March 7, 2011

Evidence of the motivational impact of progress

On this blog, I have often written about the importance of progress. The solution-focused approach, in my view, is essentially about progress (I have defined solution-focused helping as approach to help clients to make progress in the direction of their own choice - see this video). I even view progress as crucial for finding meaning and gratification in life although I admit there may be some less attractive sides to progress). Also, I have written about the motivational impact of progress (see for instance this post and this post). Is there evidence of the motivational impact of progress? Now, there is.

Teresa Amabile and Steven J. Kramer have done a study about what motivates workers. One thing they did is to survey more than 600 managers from dozens of companies, asking them to rank the impact on employee motivation and emotions of five workplace factors: recognition for good work, incentives, interpersonal support, making progress and clear goals.
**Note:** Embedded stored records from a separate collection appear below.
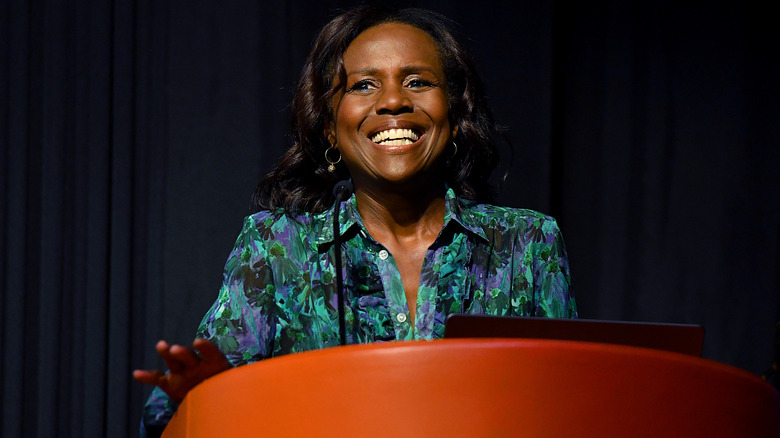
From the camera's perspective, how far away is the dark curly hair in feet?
6.11

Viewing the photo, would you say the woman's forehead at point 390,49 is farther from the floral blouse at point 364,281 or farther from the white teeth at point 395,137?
the floral blouse at point 364,281

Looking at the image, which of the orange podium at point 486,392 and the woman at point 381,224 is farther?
the woman at point 381,224

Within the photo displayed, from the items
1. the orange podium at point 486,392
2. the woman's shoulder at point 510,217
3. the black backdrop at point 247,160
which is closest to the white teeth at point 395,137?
the woman's shoulder at point 510,217

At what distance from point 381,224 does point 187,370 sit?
836 mm

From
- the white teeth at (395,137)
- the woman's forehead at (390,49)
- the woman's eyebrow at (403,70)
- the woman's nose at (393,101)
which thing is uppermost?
the woman's forehead at (390,49)

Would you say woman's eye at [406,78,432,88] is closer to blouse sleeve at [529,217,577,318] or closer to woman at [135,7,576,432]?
woman at [135,7,576,432]

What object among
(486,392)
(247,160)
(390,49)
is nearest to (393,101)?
(390,49)

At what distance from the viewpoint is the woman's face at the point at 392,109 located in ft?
5.65

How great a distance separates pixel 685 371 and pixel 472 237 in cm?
94

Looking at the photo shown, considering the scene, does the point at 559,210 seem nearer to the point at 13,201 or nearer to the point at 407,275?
the point at 407,275

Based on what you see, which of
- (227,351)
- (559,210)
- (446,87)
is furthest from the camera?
(559,210)

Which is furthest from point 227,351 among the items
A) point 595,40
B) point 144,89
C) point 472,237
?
point 595,40

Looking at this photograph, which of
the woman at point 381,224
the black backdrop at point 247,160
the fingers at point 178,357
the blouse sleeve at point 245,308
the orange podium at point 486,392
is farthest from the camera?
the black backdrop at point 247,160

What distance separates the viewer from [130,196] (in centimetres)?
233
The majority of these managers, have chosen “recognition for good work”. However, a multiyear study tracking day-to-day activities of knowledge workers in a wide variety of settings, who sent in daily e-mail diaries showed, after analyzing nearly 12,000 diary entries, that the top motivator for performance was the one these survey participants actually ranked last — progress. The researchers said: "Even incremental progress in one’s work “is more frequently associated with positive emotions and high motivation than any other workday event.” By the way, second on the list was rocognition for good work. The researchers: “The diaries revealed that it does indeed motivate workers and lift their moods, so managers should celebrate progress, even the incremental sort.”


  1. This makes sense. I think it's why many programs for self-motivation include keeping a record of progress. These authors also wrote about this in their book "Intrinsic Motivation At Work" and they give 4 principles of intrinsic motivation of which progress is just one.

  2. I agree. Things like 'what has worked' and progress tend to become kind of invisible to us unless we pay explicit attention to them. If we don't our attention will be more occupied by things gone wrong or thing not yet accomplished.